When the user presses the scan trigger button on the operation unit 25, scanning is started.
The control unit 21 prepares different processing procedures for the 1-tube mode and the 2-tube mode. In the single-tube mode, scattered radiation correction is not performed, so in scanning S18, only the data of the detection elements in the X-ray irradiation region, that is, the projection data required for image reconstruction transmitted through the subject is acquired (pre-processing). Apply to (S19). Collecting only the projection data is typically defined as storing only the projection data and not storing data of the detection elements in the X-ray non-irradiation region outside the X-ray irradiation region.

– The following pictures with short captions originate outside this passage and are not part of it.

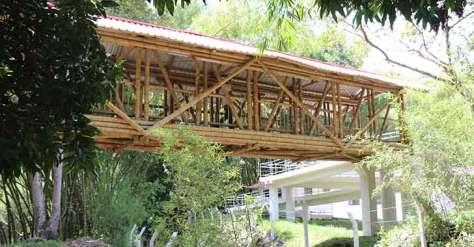Reapertura del Centro Nacional para el Estudio del Bambú y la Guadua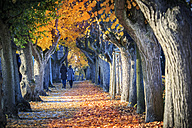 Germany, Bamberg, view to autumnal avenue - VT000472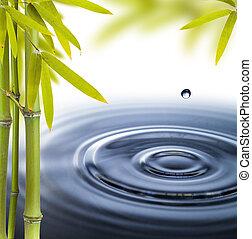cercles, vie eau, encore, spa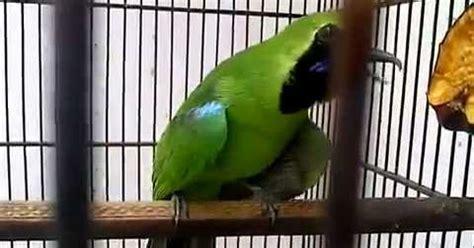 Harga Pakan Burung Nuri pakan pakan terbaik burung cucak hijau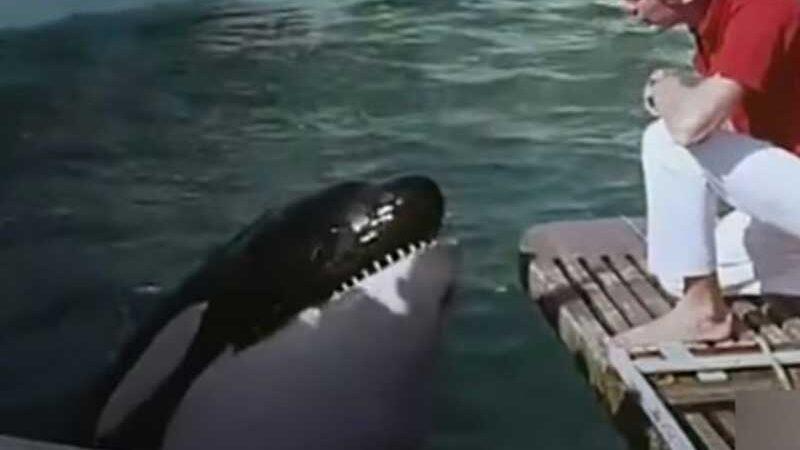 """Hugo, a baleia orca, que """"cometeu suicídio"""" em cativeiro, segundo ativistas dos direitos dos animais (Imagem: Youtube)"""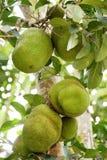 El jackfruit en árbol Fotos de archivo libres de regalías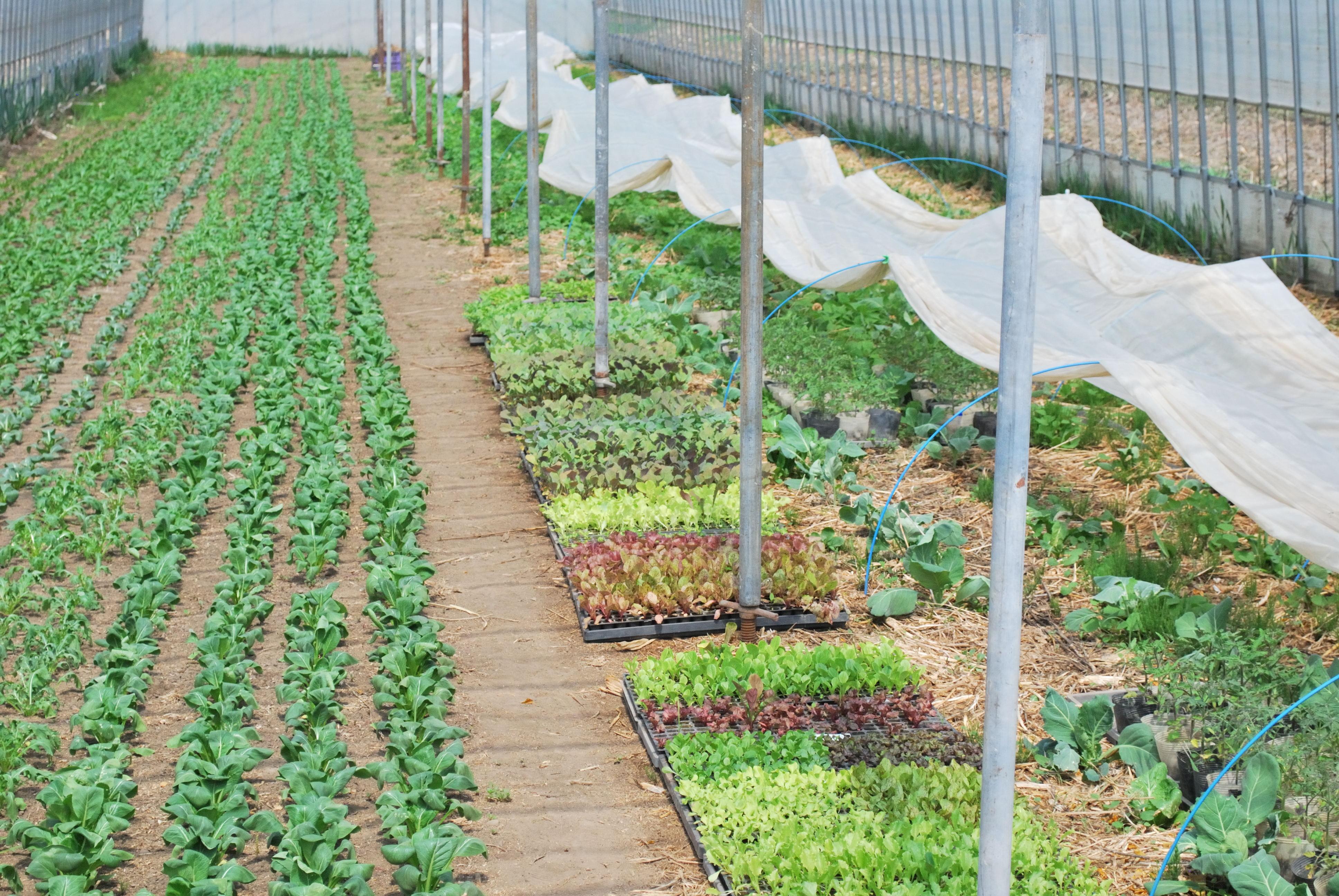 やぶ田ファーム ハウスの野菜たちの様子(2012年5月)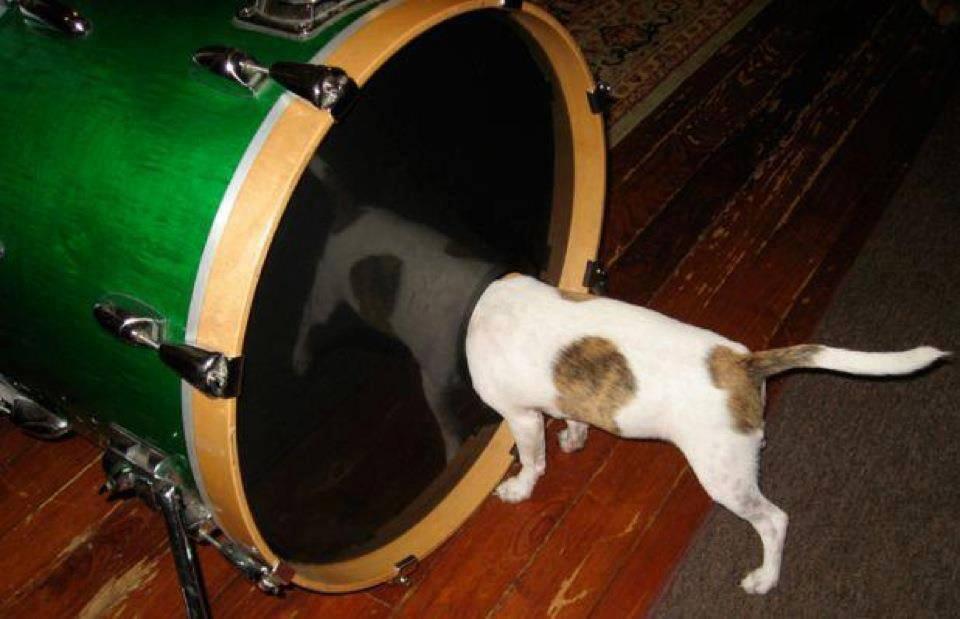 Прикольные картинки барабанами, открытка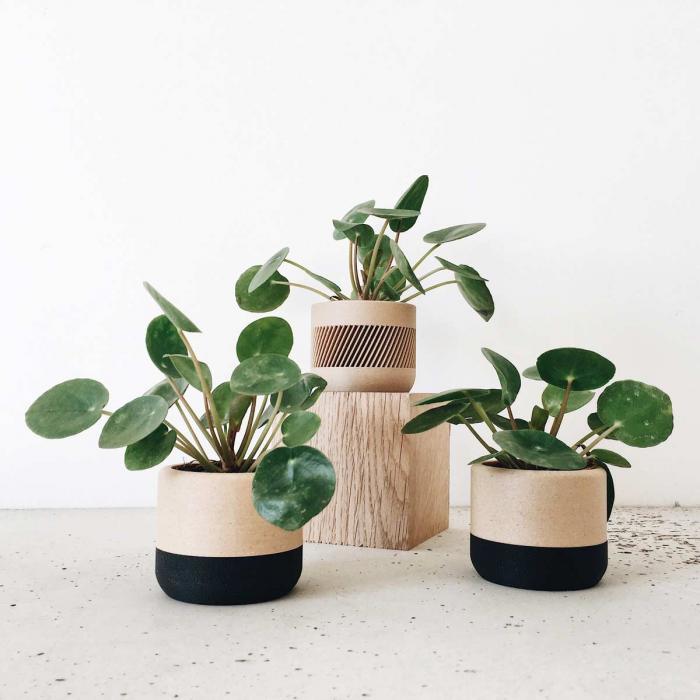 Ecotool - Portavaso bicolore nero legno naturale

  In the two-tube mode, in scanning S12, together with projection data (also referred to as inside data) of the detection elements in the X-ray irradiation region, detection element data (scattered rays) in the two X-ray non-irradiation regions at both ends on the outer side. Data or outside data). The outside data is subjected to preprocessing equivalent to projection data (S13). For example, in the example of FIG. 8, the detection element data D1 and D10 outside the X-ray irradiation area are outside data, and the detection element data D2-D9 in the X-ray irradiation area are inside data (projection data). is there.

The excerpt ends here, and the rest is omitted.